A block of data

▬▬▬▬▬▬

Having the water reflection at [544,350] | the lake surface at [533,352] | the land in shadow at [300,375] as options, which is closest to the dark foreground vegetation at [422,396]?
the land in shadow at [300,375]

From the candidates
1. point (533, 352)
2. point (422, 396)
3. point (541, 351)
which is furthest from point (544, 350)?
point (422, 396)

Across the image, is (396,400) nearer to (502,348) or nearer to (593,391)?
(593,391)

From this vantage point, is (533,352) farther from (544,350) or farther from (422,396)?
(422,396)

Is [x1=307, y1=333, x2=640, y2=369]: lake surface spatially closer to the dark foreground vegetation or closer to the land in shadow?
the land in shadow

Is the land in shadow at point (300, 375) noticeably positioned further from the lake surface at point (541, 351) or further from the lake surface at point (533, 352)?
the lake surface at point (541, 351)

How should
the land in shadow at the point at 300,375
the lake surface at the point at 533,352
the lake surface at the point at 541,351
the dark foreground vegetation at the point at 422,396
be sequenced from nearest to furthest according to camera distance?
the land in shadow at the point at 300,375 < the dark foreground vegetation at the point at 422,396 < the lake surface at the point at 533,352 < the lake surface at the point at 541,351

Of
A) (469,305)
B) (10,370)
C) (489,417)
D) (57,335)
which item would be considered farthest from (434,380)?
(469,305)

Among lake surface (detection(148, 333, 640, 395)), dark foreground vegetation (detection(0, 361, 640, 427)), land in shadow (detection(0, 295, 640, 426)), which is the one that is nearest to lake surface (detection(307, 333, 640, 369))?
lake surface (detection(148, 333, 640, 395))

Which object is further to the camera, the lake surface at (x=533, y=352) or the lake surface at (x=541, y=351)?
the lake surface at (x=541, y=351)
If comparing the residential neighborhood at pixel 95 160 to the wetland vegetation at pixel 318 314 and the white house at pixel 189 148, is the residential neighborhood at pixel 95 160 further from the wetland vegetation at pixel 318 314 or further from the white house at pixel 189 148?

▬▬▬▬▬▬

**DIRECTIONS**. Copy out all of the data above, putting "viewer" wherever "camera" appears and keeping everything else the same.

**THE ANSWER**.
Having the water reflection at [544,350] | the lake surface at [533,352] | the land in shadow at [300,375] as options, which is closest to the dark foreground vegetation at [422,396]?
the land in shadow at [300,375]

From the candidates
1. point (533, 352)
2. point (422, 396)
3. point (541, 351)
which is furthest from point (544, 350)?
point (422, 396)

Across the image, is (396,400) nearer to (502,348) or nearer to (593,391)?
(593,391)

From this vantage point, is (533,352) farther from (544,350) or farther from (422,396)?
(422,396)

Is [x1=307, y1=333, x2=640, y2=369]: lake surface spatially closer to the dark foreground vegetation or closer to the land in shadow?
the land in shadow

Is the land in shadow at point (300, 375) noticeably positioned further from the lake surface at point (541, 351) or further from the lake surface at point (533, 352)?
the lake surface at point (541, 351)

How should
the land in shadow at the point at 300,375
the lake surface at the point at 533,352
the lake surface at the point at 541,351
the dark foreground vegetation at the point at 422,396
be sequenced from nearest to furthest according to viewer distance?
the land in shadow at the point at 300,375 < the dark foreground vegetation at the point at 422,396 < the lake surface at the point at 533,352 < the lake surface at the point at 541,351

Of
A) (469,305)
B) (10,370)
C) (489,417)
D) (57,335)
which item would be considered farthest from (434,380)?
(469,305)

Among lake surface (detection(148, 333, 640, 395)), dark foreground vegetation (detection(0, 361, 640, 427)), land in shadow (detection(0, 295, 640, 426)), which is the one that is nearest to lake surface (detection(307, 333, 640, 369))?
lake surface (detection(148, 333, 640, 395))

Which object is further to the viewer, the lake surface at (x=533, y=352) or the lake surface at (x=541, y=351)?
the lake surface at (x=541, y=351)
If comparing the residential neighborhood at pixel 95 160 to the wetland vegetation at pixel 318 314 and the white house at pixel 189 148, is the residential neighborhood at pixel 95 160 further from the wetland vegetation at pixel 318 314 or further from the white house at pixel 189 148?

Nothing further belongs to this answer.